Your Soul Swirling

It all seemed possible then,

laying outside watching the stars, when,

the rest of the campus slept,

sharing our deepest secrets and scars–reworking them from impediments to impetuses–

teasing us out.

We were still so young, and we didn’t know as much as we thought,

but we had so many thoughts …

Thoughts about how the world should be,

and how we would be in it.

(You, a politician fighting the good fight, and I, writing your biography.)

We analyzed everything, from conversations with crushes to the constancy of change,

making sense of the little of life we knew.

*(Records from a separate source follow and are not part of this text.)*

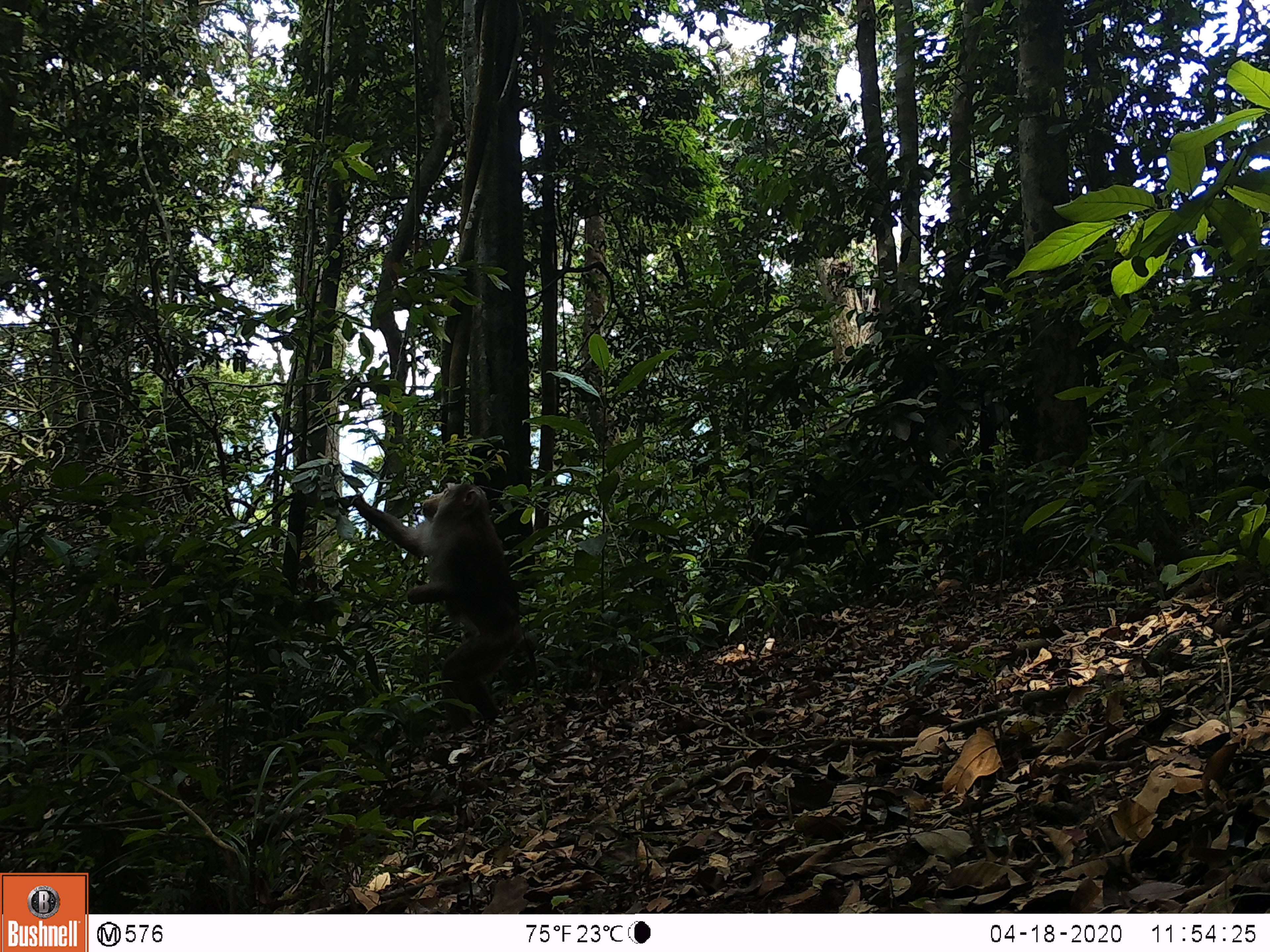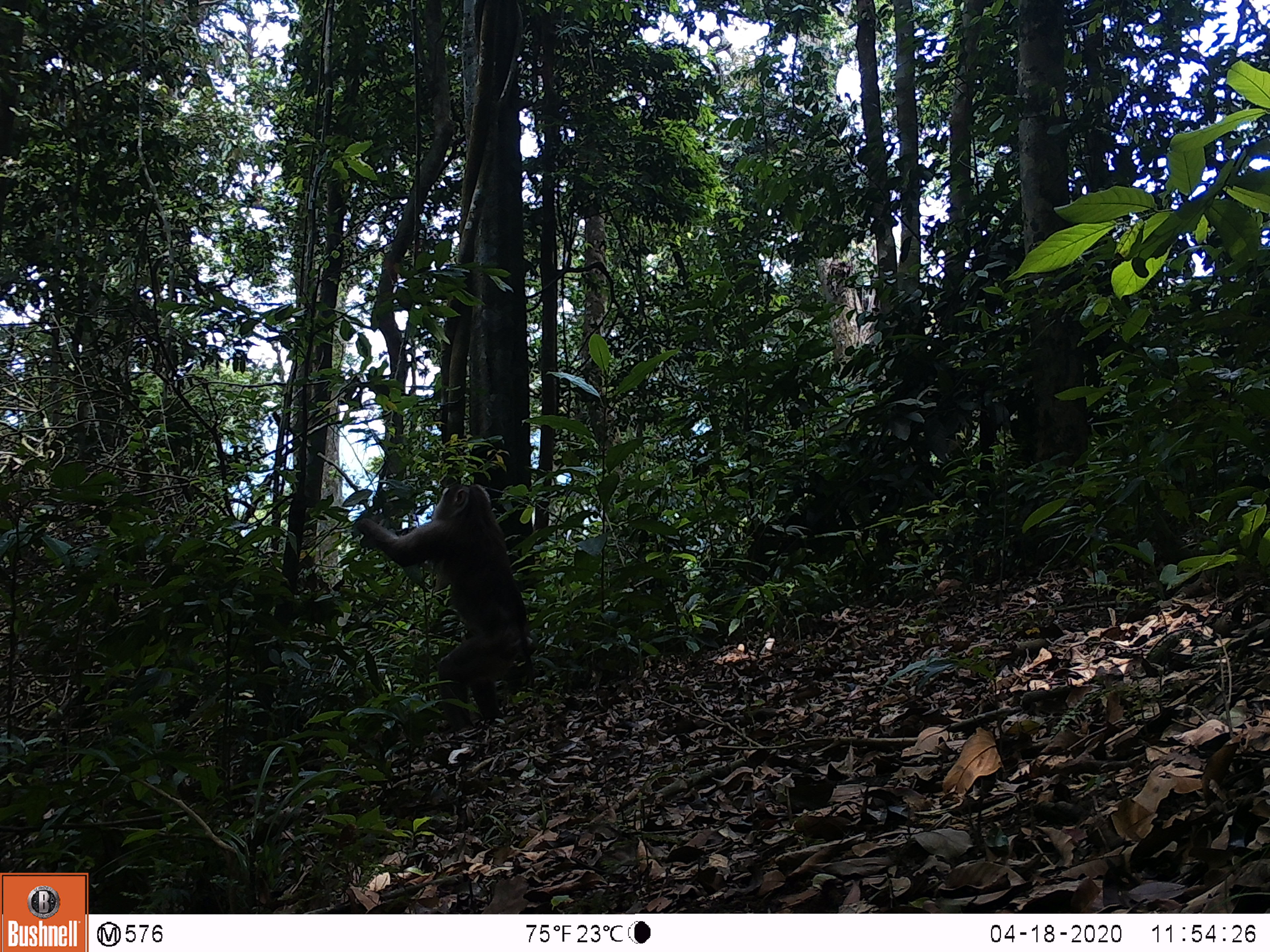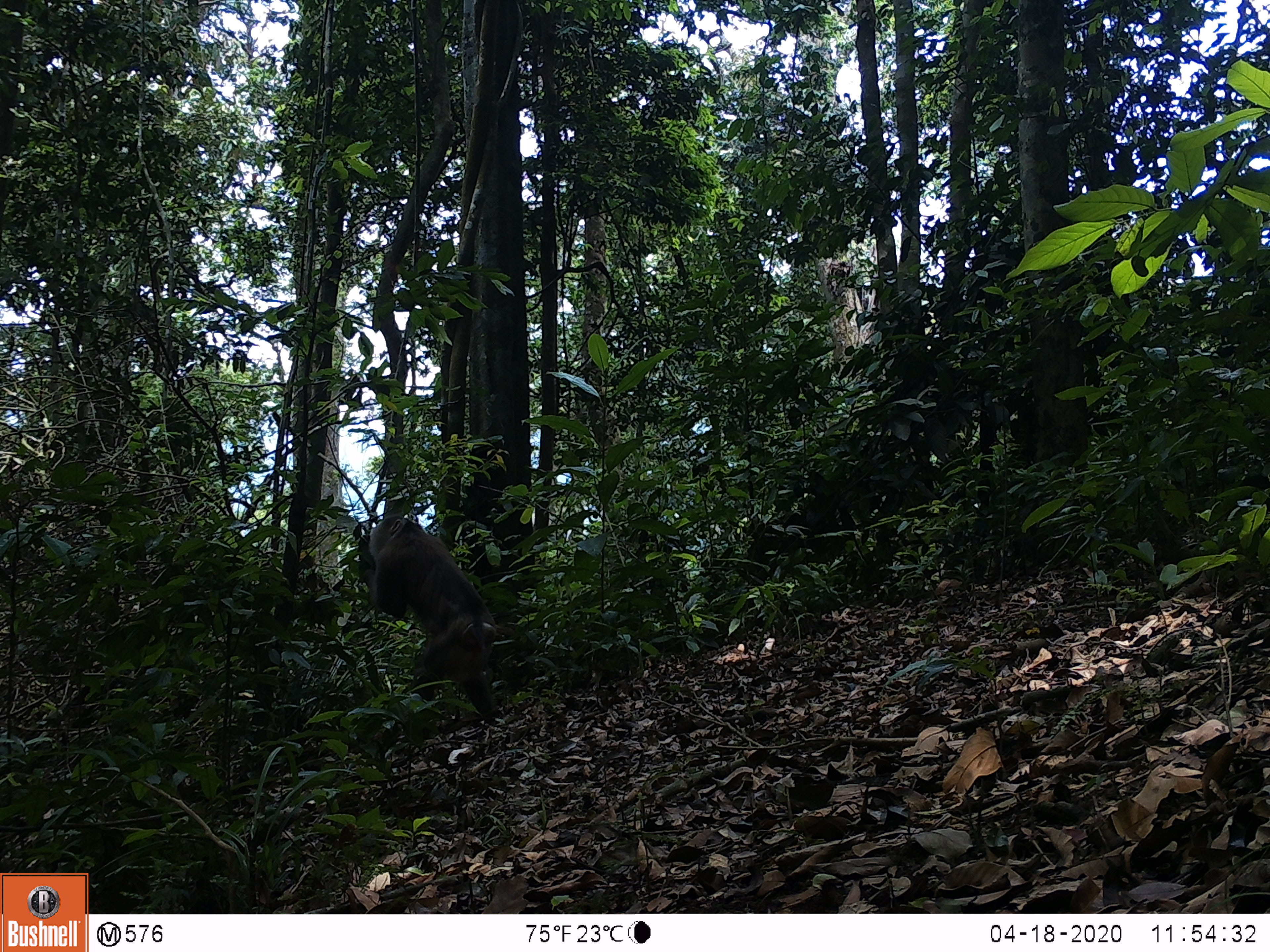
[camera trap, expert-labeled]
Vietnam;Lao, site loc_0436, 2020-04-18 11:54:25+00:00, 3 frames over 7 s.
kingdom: Animalia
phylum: Chordata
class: Mammalia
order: Primates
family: Cercopithecidae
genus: Macaca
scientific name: Macaca nemestrina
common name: pig-tailed macaque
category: pig tailed macaque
Pig tailed macaque (pig-tailed macaque) (Macaca nemestrina). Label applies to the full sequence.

We repeatedly played the song Gardens and Graves during our nightly charades,

so adeptly describing the urgency of our lives,

the eagerness to matter,

the restlessness of becoming.

How wild we thought it was,

to just be with the stars, and the music, in the middle of the night,

to experience such a life.

Life! Opening up right in front of us,

trying to live it because we could,

far removed from our contained childhoods.

One night, we detoured to a tattoo parlor,

just for the hell of it (to say we lived!).

You got a panther, of all things, on your ankle.

It excited us, to be more than who we seemed to be,

You, a tatted man, of all things!

The sheer thrill of it.

I think we got it wrong though, my dear friend,

we didn’t know then, what I see so clearly now:

You never had to be more than who you already were.

You were always amazing,

your life always rippling,

simply by existing.

I choose to suspend you here, in the shadows, looking up at the stars, your soul swirling.

Still possible. Still dreaming. Still alive.